"Charlestonette" is a 1925 jazz composition by jazz musician and bandleader Paul Whiteman and Fred Rose. The song was released as a 78 single by Paul Whiteman and His Orchestra.

Background

The composition was published by Leo Feist in New York. Paul Whiteman recorded the song on September 16, 1925 in New York. The song was released as Victor 19785 backed with "Ida-I Do" in 1925 by Paul Whiteman and His Orchestra. Ben Selvin's Dance Orchestra and Bennie Krueger and His Orchestra, as Brunswick 2948, also recorded the song in 1925.

On the original Victor 78 release, Paul Whiteman's name does not appear on the songwriting credit. Only Fred Rose is credited. On the sheet music published by Leo Feist, however, both Whiteman and Rose are credited as the songwriters.

What you will do:
1. According to the text about "Charlestonette," on what date did Paul Whiteman record the song?
2. Write out the part of the text about "Charlestonette" starting at "The composition was" and ending at "as the songwriters.".
3. Shorten the paragraph of the text about "Charlestonette" that begins "On the original Victor 78 release," keeping its main facts.

Extracted data:
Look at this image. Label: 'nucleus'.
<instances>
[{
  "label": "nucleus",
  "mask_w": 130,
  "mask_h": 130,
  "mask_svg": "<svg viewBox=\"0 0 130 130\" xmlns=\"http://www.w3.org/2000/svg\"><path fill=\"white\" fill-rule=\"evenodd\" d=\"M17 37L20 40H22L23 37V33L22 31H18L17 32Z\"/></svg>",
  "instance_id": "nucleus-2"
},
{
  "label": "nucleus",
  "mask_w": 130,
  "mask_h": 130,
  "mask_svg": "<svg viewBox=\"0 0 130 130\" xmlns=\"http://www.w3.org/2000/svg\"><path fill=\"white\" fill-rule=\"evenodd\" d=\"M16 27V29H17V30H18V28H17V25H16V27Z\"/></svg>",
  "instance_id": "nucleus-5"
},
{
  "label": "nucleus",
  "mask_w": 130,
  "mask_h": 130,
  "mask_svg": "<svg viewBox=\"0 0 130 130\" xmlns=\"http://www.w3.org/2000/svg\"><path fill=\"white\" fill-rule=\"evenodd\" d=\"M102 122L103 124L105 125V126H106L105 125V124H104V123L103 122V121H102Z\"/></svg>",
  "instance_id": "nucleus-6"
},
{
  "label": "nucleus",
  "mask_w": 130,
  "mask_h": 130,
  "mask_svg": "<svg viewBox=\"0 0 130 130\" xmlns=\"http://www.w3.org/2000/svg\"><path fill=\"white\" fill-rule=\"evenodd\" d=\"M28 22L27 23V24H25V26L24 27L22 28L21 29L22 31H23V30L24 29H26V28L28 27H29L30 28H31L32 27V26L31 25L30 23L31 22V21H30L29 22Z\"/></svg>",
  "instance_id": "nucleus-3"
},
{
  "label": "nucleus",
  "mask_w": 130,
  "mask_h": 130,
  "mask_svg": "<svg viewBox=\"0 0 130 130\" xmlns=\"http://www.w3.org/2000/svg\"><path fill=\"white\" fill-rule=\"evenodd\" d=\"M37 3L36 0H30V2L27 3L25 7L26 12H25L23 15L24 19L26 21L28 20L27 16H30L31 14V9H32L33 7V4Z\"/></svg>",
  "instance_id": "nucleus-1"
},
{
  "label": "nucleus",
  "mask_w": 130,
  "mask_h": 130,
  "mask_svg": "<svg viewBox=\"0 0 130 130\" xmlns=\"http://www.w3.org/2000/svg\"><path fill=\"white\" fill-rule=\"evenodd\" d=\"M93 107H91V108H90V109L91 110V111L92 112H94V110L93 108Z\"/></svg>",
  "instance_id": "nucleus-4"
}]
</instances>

Complete answers:
1. September 16, 1925

2.
The composition was published by Leo Feist in New York. Paul Whiteman recorded the song on September 16, 1925 in New York. The song was released as Victor 19785 backed with "Ida-I Do" in 1925 by Paul Whiteman and His Orchestra. Ben Selvin's Dance Orchestra and Bennie Krueger and His Orchestra, as Brunswick 2948, also recorded the song in 1925.

On the original Victor 78 release, Paul Whiteman's name does not appear on the songwriting credit. Only Fred Rose is credited. On the sheet music published by Leo Feist, however, both Whiteman and Rose are credited as the songwriters.

3. The original Victor 78 release credits only Fred Rose as songwriter, while the Leo Feist sheet music credits both Whiteman and Rose.